"groupby" is brilliant!

vpr mvanaswegen at gmail.com
Tue Jun 13 03:24:29 EDT 2006


Hi Frank

This is one of the reasons why I love Python, you can write readable
code.
I strive to write clean code but I find that exception handling code
e.g. try:
makes my code ugly and significantly harder to read. Does anyone have
any good
pointers for a former C++ / Perl coder.

/vpr


Frank Millman wrote:
> Hi all
>
> This is probably old hat to most of you, but for me it was a
> revelation, so I thought I would share it in case someone has a similar
> requirement.
>
> I had to convert an old program that does a traditional pass through a
> sorted data file, breaking on a change of certain fields, processing
> each row, accumulating various totals, and doing additional processing
> at each break.
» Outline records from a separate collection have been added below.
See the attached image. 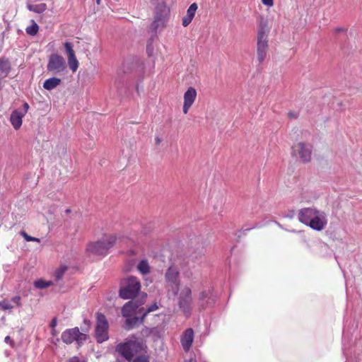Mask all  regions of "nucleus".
<instances>
[{
	"mask_svg": "<svg viewBox=\"0 0 362 362\" xmlns=\"http://www.w3.org/2000/svg\"><path fill=\"white\" fill-rule=\"evenodd\" d=\"M21 235L24 238V239L28 242H37L40 243V240L37 238L32 237L29 235H28L25 231H21Z\"/></svg>",
	"mask_w": 362,
	"mask_h": 362,
	"instance_id": "nucleus-30",
	"label": "nucleus"
},
{
	"mask_svg": "<svg viewBox=\"0 0 362 362\" xmlns=\"http://www.w3.org/2000/svg\"><path fill=\"white\" fill-rule=\"evenodd\" d=\"M179 276L180 273L178 269L175 266L170 267L165 274V279L168 286L170 288L172 292L174 294L177 293V288H179Z\"/></svg>",
	"mask_w": 362,
	"mask_h": 362,
	"instance_id": "nucleus-10",
	"label": "nucleus"
},
{
	"mask_svg": "<svg viewBox=\"0 0 362 362\" xmlns=\"http://www.w3.org/2000/svg\"><path fill=\"white\" fill-rule=\"evenodd\" d=\"M47 69L54 74L64 73L66 69V64L63 57L57 54H52L49 56Z\"/></svg>",
	"mask_w": 362,
	"mask_h": 362,
	"instance_id": "nucleus-8",
	"label": "nucleus"
},
{
	"mask_svg": "<svg viewBox=\"0 0 362 362\" xmlns=\"http://www.w3.org/2000/svg\"><path fill=\"white\" fill-rule=\"evenodd\" d=\"M60 83V78L52 77L45 81L43 88L46 90H51L57 87Z\"/></svg>",
	"mask_w": 362,
	"mask_h": 362,
	"instance_id": "nucleus-23",
	"label": "nucleus"
},
{
	"mask_svg": "<svg viewBox=\"0 0 362 362\" xmlns=\"http://www.w3.org/2000/svg\"><path fill=\"white\" fill-rule=\"evenodd\" d=\"M257 38L268 39L270 30L268 19L264 16H259L257 18Z\"/></svg>",
	"mask_w": 362,
	"mask_h": 362,
	"instance_id": "nucleus-14",
	"label": "nucleus"
},
{
	"mask_svg": "<svg viewBox=\"0 0 362 362\" xmlns=\"http://www.w3.org/2000/svg\"><path fill=\"white\" fill-rule=\"evenodd\" d=\"M214 301L212 298V293L210 289L207 291H203L201 292L199 300L198 305L200 309H204L208 305H210Z\"/></svg>",
	"mask_w": 362,
	"mask_h": 362,
	"instance_id": "nucleus-19",
	"label": "nucleus"
},
{
	"mask_svg": "<svg viewBox=\"0 0 362 362\" xmlns=\"http://www.w3.org/2000/svg\"><path fill=\"white\" fill-rule=\"evenodd\" d=\"M345 31H346V29L344 28H338L336 29V32H337V33L345 32Z\"/></svg>",
	"mask_w": 362,
	"mask_h": 362,
	"instance_id": "nucleus-39",
	"label": "nucleus"
},
{
	"mask_svg": "<svg viewBox=\"0 0 362 362\" xmlns=\"http://www.w3.org/2000/svg\"><path fill=\"white\" fill-rule=\"evenodd\" d=\"M143 303H138L136 300H131L126 303L122 308V314L124 317H129L134 315L141 314L144 308L141 307Z\"/></svg>",
	"mask_w": 362,
	"mask_h": 362,
	"instance_id": "nucleus-12",
	"label": "nucleus"
},
{
	"mask_svg": "<svg viewBox=\"0 0 362 362\" xmlns=\"http://www.w3.org/2000/svg\"><path fill=\"white\" fill-rule=\"evenodd\" d=\"M299 221L316 231L324 230L328 223V217L325 211L316 207H305L298 214Z\"/></svg>",
	"mask_w": 362,
	"mask_h": 362,
	"instance_id": "nucleus-1",
	"label": "nucleus"
},
{
	"mask_svg": "<svg viewBox=\"0 0 362 362\" xmlns=\"http://www.w3.org/2000/svg\"><path fill=\"white\" fill-rule=\"evenodd\" d=\"M64 46L67 54L69 68L73 72H75L78 68L79 63L76 57L75 52L73 49V46L71 43L69 42H64Z\"/></svg>",
	"mask_w": 362,
	"mask_h": 362,
	"instance_id": "nucleus-15",
	"label": "nucleus"
},
{
	"mask_svg": "<svg viewBox=\"0 0 362 362\" xmlns=\"http://www.w3.org/2000/svg\"><path fill=\"white\" fill-rule=\"evenodd\" d=\"M192 21V18L185 16L182 18V25L187 27Z\"/></svg>",
	"mask_w": 362,
	"mask_h": 362,
	"instance_id": "nucleus-32",
	"label": "nucleus"
},
{
	"mask_svg": "<svg viewBox=\"0 0 362 362\" xmlns=\"http://www.w3.org/2000/svg\"><path fill=\"white\" fill-rule=\"evenodd\" d=\"M138 272L143 276L148 274L151 271V267L147 259H141L136 265Z\"/></svg>",
	"mask_w": 362,
	"mask_h": 362,
	"instance_id": "nucleus-22",
	"label": "nucleus"
},
{
	"mask_svg": "<svg viewBox=\"0 0 362 362\" xmlns=\"http://www.w3.org/2000/svg\"><path fill=\"white\" fill-rule=\"evenodd\" d=\"M21 306V298L19 296L13 297L11 300L0 301V308L3 310H11L16 307Z\"/></svg>",
	"mask_w": 362,
	"mask_h": 362,
	"instance_id": "nucleus-18",
	"label": "nucleus"
},
{
	"mask_svg": "<svg viewBox=\"0 0 362 362\" xmlns=\"http://www.w3.org/2000/svg\"><path fill=\"white\" fill-rule=\"evenodd\" d=\"M194 340V331L192 328L187 329L182 334L180 341L183 349L188 351Z\"/></svg>",
	"mask_w": 362,
	"mask_h": 362,
	"instance_id": "nucleus-17",
	"label": "nucleus"
},
{
	"mask_svg": "<svg viewBox=\"0 0 362 362\" xmlns=\"http://www.w3.org/2000/svg\"><path fill=\"white\" fill-rule=\"evenodd\" d=\"M197 96V92L196 89L193 87H189L185 92L183 95V105H182V112L184 114H187L189 110L194 104Z\"/></svg>",
	"mask_w": 362,
	"mask_h": 362,
	"instance_id": "nucleus-13",
	"label": "nucleus"
},
{
	"mask_svg": "<svg viewBox=\"0 0 362 362\" xmlns=\"http://www.w3.org/2000/svg\"><path fill=\"white\" fill-rule=\"evenodd\" d=\"M175 295L177 296V305L179 308L186 317H189L193 308L191 288L185 286L180 289L177 288V293Z\"/></svg>",
	"mask_w": 362,
	"mask_h": 362,
	"instance_id": "nucleus-4",
	"label": "nucleus"
},
{
	"mask_svg": "<svg viewBox=\"0 0 362 362\" xmlns=\"http://www.w3.org/2000/svg\"><path fill=\"white\" fill-rule=\"evenodd\" d=\"M10 69V64L8 60L0 59V78L7 76Z\"/></svg>",
	"mask_w": 362,
	"mask_h": 362,
	"instance_id": "nucleus-24",
	"label": "nucleus"
},
{
	"mask_svg": "<svg viewBox=\"0 0 362 362\" xmlns=\"http://www.w3.org/2000/svg\"><path fill=\"white\" fill-rule=\"evenodd\" d=\"M169 12V8L163 3L159 4L156 7L155 19L152 23V28L153 30H156L160 27H163L165 25Z\"/></svg>",
	"mask_w": 362,
	"mask_h": 362,
	"instance_id": "nucleus-9",
	"label": "nucleus"
},
{
	"mask_svg": "<svg viewBox=\"0 0 362 362\" xmlns=\"http://www.w3.org/2000/svg\"><path fill=\"white\" fill-rule=\"evenodd\" d=\"M52 284H53L52 281H44L43 279H37V280L35 281V282H34V286L37 288H39V289L46 288L52 286Z\"/></svg>",
	"mask_w": 362,
	"mask_h": 362,
	"instance_id": "nucleus-26",
	"label": "nucleus"
},
{
	"mask_svg": "<svg viewBox=\"0 0 362 362\" xmlns=\"http://www.w3.org/2000/svg\"><path fill=\"white\" fill-rule=\"evenodd\" d=\"M141 345L137 341L136 338L132 336L126 342L118 344L116 349L127 360L130 361L137 348H141Z\"/></svg>",
	"mask_w": 362,
	"mask_h": 362,
	"instance_id": "nucleus-6",
	"label": "nucleus"
},
{
	"mask_svg": "<svg viewBox=\"0 0 362 362\" xmlns=\"http://www.w3.org/2000/svg\"><path fill=\"white\" fill-rule=\"evenodd\" d=\"M25 116V112H21L19 110H14L12 112L10 117V122L13 127L17 130L20 129L22 125L23 118Z\"/></svg>",
	"mask_w": 362,
	"mask_h": 362,
	"instance_id": "nucleus-20",
	"label": "nucleus"
},
{
	"mask_svg": "<svg viewBox=\"0 0 362 362\" xmlns=\"http://www.w3.org/2000/svg\"><path fill=\"white\" fill-rule=\"evenodd\" d=\"M27 8L30 11H33L37 13H42L47 9V5L43 3L35 5L28 4Z\"/></svg>",
	"mask_w": 362,
	"mask_h": 362,
	"instance_id": "nucleus-25",
	"label": "nucleus"
},
{
	"mask_svg": "<svg viewBox=\"0 0 362 362\" xmlns=\"http://www.w3.org/2000/svg\"><path fill=\"white\" fill-rule=\"evenodd\" d=\"M313 146L308 143L299 142L292 147V155L302 163H308L311 160Z\"/></svg>",
	"mask_w": 362,
	"mask_h": 362,
	"instance_id": "nucleus-5",
	"label": "nucleus"
},
{
	"mask_svg": "<svg viewBox=\"0 0 362 362\" xmlns=\"http://www.w3.org/2000/svg\"><path fill=\"white\" fill-rule=\"evenodd\" d=\"M268 49V39L257 38V58L259 64L265 60Z\"/></svg>",
	"mask_w": 362,
	"mask_h": 362,
	"instance_id": "nucleus-16",
	"label": "nucleus"
},
{
	"mask_svg": "<svg viewBox=\"0 0 362 362\" xmlns=\"http://www.w3.org/2000/svg\"><path fill=\"white\" fill-rule=\"evenodd\" d=\"M158 308V306L157 305V303H153V305L148 306L146 309L144 308V310L143 311V313H141V314H143V317H145V316L151 313V312H153V311H155Z\"/></svg>",
	"mask_w": 362,
	"mask_h": 362,
	"instance_id": "nucleus-31",
	"label": "nucleus"
},
{
	"mask_svg": "<svg viewBox=\"0 0 362 362\" xmlns=\"http://www.w3.org/2000/svg\"><path fill=\"white\" fill-rule=\"evenodd\" d=\"M57 320L54 318L52 320L51 323H50V326L52 328H54L57 325Z\"/></svg>",
	"mask_w": 362,
	"mask_h": 362,
	"instance_id": "nucleus-38",
	"label": "nucleus"
},
{
	"mask_svg": "<svg viewBox=\"0 0 362 362\" xmlns=\"http://www.w3.org/2000/svg\"><path fill=\"white\" fill-rule=\"evenodd\" d=\"M161 142V139L159 137L156 138V143L159 144Z\"/></svg>",
	"mask_w": 362,
	"mask_h": 362,
	"instance_id": "nucleus-40",
	"label": "nucleus"
},
{
	"mask_svg": "<svg viewBox=\"0 0 362 362\" xmlns=\"http://www.w3.org/2000/svg\"><path fill=\"white\" fill-rule=\"evenodd\" d=\"M133 362H149V361L145 356H139L136 358Z\"/></svg>",
	"mask_w": 362,
	"mask_h": 362,
	"instance_id": "nucleus-34",
	"label": "nucleus"
},
{
	"mask_svg": "<svg viewBox=\"0 0 362 362\" xmlns=\"http://www.w3.org/2000/svg\"><path fill=\"white\" fill-rule=\"evenodd\" d=\"M185 362H196V361L194 359H193V358H190V359H189L187 361H185Z\"/></svg>",
	"mask_w": 362,
	"mask_h": 362,
	"instance_id": "nucleus-41",
	"label": "nucleus"
},
{
	"mask_svg": "<svg viewBox=\"0 0 362 362\" xmlns=\"http://www.w3.org/2000/svg\"><path fill=\"white\" fill-rule=\"evenodd\" d=\"M28 109H29V105L27 103H25L23 104V111H21V112H25V115L26 112H28Z\"/></svg>",
	"mask_w": 362,
	"mask_h": 362,
	"instance_id": "nucleus-37",
	"label": "nucleus"
},
{
	"mask_svg": "<svg viewBox=\"0 0 362 362\" xmlns=\"http://www.w3.org/2000/svg\"><path fill=\"white\" fill-rule=\"evenodd\" d=\"M262 3L268 7H272L274 6V0H261Z\"/></svg>",
	"mask_w": 362,
	"mask_h": 362,
	"instance_id": "nucleus-33",
	"label": "nucleus"
},
{
	"mask_svg": "<svg viewBox=\"0 0 362 362\" xmlns=\"http://www.w3.org/2000/svg\"><path fill=\"white\" fill-rule=\"evenodd\" d=\"M108 322L105 316L102 313H97L95 338L98 343H102L108 339Z\"/></svg>",
	"mask_w": 362,
	"mask_h": 362,
	"instance_id": "nucleus-7",
	"label": "nucleus"
},
{
	"mask_svg": "<svg viewBox=\"0 0 362 362\" xmlns=\"http://www.w3.org/2000/svg\"><path fill=\"white\" fill-rule=\"evenodd\" d=\"M52 334H53V335H56L54 328H52Z\"/></svg>",
	"mask_w": 362,
	"mask_h": 362,
	"instance_id": "nucleus-42",
	"label": "nucleus"
},
{
	"mask_svg": "<svg viewBox=\"0 0 362 362\" xmlns=\"http://www.w3.org/2000/svg\"><path fill=\"white\" fill-rule=\"evenodd\" d=\"M86 338V334L80 332L78 327L68 329L62 334V341L67 344H71L74 341H76L78 344H81Z\"/></svg>",
	"mask_w": 362,
	"mask_h": 362,
	"instance_id": "nucleus-11",
	"label": "nucleus"
},
{
	"mask_svg": "<svg viewBox=\"0 0 362 362\" xmlns=\"http://www.w3.org/2000/svg\"><path fill=\"white\" fill-rule=\"evenodd\" d=\"M140 290L139 280L136 277L131 276L121 280L119 294L123 299H130L135 297Z\"/></svg>",
	"mask_w": 362,
	"mask_h": 362,
	"instance_id": "nucleus-2",
	"label": "nucleus"
},
{
	"mask_svg": "<svg viewBox=\"0 0 362 362\" xmlns=\"http://www.w3.org/2000/svg\"><path fill=\"white\" fill-rule=\"evenodd\" d=\"M141 315V317L138 316H134L133 317H126L124 328L127 330H129L141 323L144 317H143V314Z\"/></svg>",
	"mask_w": 362,
	"mask_h": 362,
	"instance_id": "nucleus-21",
	"label": "nucleus"
},
{
	"mask_svg": "<svg viewBox=\"0 0 362 362\" xmlns=\"http://www.w3.org/2000/svg\"><path fill=\"white\" fill-rule=\"evenodd\" d=\"M100 1H101V0H96V3H97V4H100Z\"/></svg>",
	"mask_w": 362,
	"mask_h": 362,
	"instance_id": "nucleus-43",
	"label": "nucleus"
},
{
	"mask_svg": "<svg viewBox=\"0 0 362 362\" xmlns=\"http://www.w3.org/2000/svg\"><path fill=\"white\" fill-rule=\"evenodd\" d=\"M4 341L9 344L11 346H13V341L9 336L5 337Z\"/></svg>",
	"mask_w": 362,
	"mask_h": 362,
	"instance_id": "nucleus-36",
	"label": "nucleus"
},
{
	"mask_svg": "<svg viewBox=\"0 0 362 362\" xmlns=\"http://www.w3.org/2000/svg\"><path fill=\"white\" fill-rule=\"evenodd\" d=\"M197 9V4H195V3L192 4L187 11L186 16L193 19L195 16Z\"/></svg>",
	"mask_w": 362,
	"mask_h": 362,
	"instance_id": "nucleus-28",
	"label": "nucleus"
},
{
	"mask_svg": "<svg viewBox=\"0 0 362 362\" xmlns=\"http://www.w3.org/2000/svg\"><path fill=\"white\" fill-rule=\"evenodd\" d=\"M39 27L37 23H33V24L30 26H28L26 28V33L30 35H35L37 34L38 31Z\"/></svg>",
	"mask_w": 362,
	"mask_h": 362,
	"instance_id": "nucleus-29",
	"label": "nucleus"
},
{
	"mask_svg": "<svg viewBox=\"0 0 362 362\" xmlns=\"http://www.w3.org/2000/svg\"><path fill=\"white\" fill-rule=\"evenodd\" d=\"M116 240L114 235H105L100 240L89 243L87 245L86 250L89 254L105 255L109 249L114 245Z\"/></svg>",
	"mask_w": 362,
	"mask_h": 362,
	"instance_id": "nucleus-3",
	"label": "nucleus"
},
{
	"mask_svg": "<svg viewBox=\"0 0 362 362\" xmlns=\"http://www.w3.org/2000/svg\"><path fill=\"white\" fill-rule=\"evenodd\" d=\"M66 270H67V267L65 265H63V266H61L60 267H59L54 272V276H55L56 280L57 281L60 280L63 277V276Z\"/></svg>",
	"mask_w": 362,
	"mask_h": 362,
	"instance_id": "nucleus-27",
	"label": "nucleus"
},
{
	"mask_svg": "<svg viewBox=\"0 0 362 362\" xmlns=\"http://www.w3.org/2000/svg\"><path fill=\"white\" fill-rule=\"evenodd\" d=\"M67 362H85V361L81 360L77 356H73V357L70 358Z\"/></svg>",
	"mask_w": 362,
	"mask_h": 362,
	"instance_id": "nucleus-35",
	"label": "nucleus"
}]
</instances>
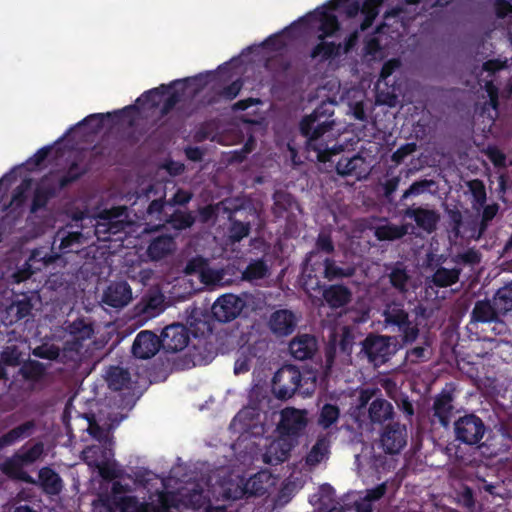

I am not using a database for this one, as the file
> sizes are not large - a few thousand rows at most. I am using csv
> files, and using the csv module so that each row is nicely formatted
> into a list.
>
> The traditional approach is quite fiddly, saving the values of the
> various break fields, comparing the values on each row with the saved
> values, and taking action if the values differ. The more break fields
> there are, the fiddlier it gets.
>
> I was going to do the same in python, but then I vaguely remembered
> reading about 'groupby'. It took a little while to figure it out, but
> once I had cracked it, it transformed the task into one of utter
> simplicity.
>
> Here is an example. Imagine a transaction file sorted by branch,
> account number, and date, and you want to break on all three.
>
> -----------------------------
> import csv
> from itertools import groupby
> from operator import itemgetter
>
> BRN = 0
> ACC = 1
> DATE = 2
>
> reader = csv.reader(open('trans.csv', 'rb'))
> rows = []
> for row in reader:
>     rows.append(row)
>
> for brn,brnList in groupby(rows,itemgetter(BRN)):
>     for acc,accList in groupby(brnList,itemgetter(ACC)):
>         for date,dateList in groupby(accList,itemgetter(DATE)):
>             for row in dateList:
>                 [do something with row]
>             [do something on change of date]
>         [do something on change of acc]
>     [do something on change of brn]
> -----------------------------
> 
> Hope someone finds this of interest.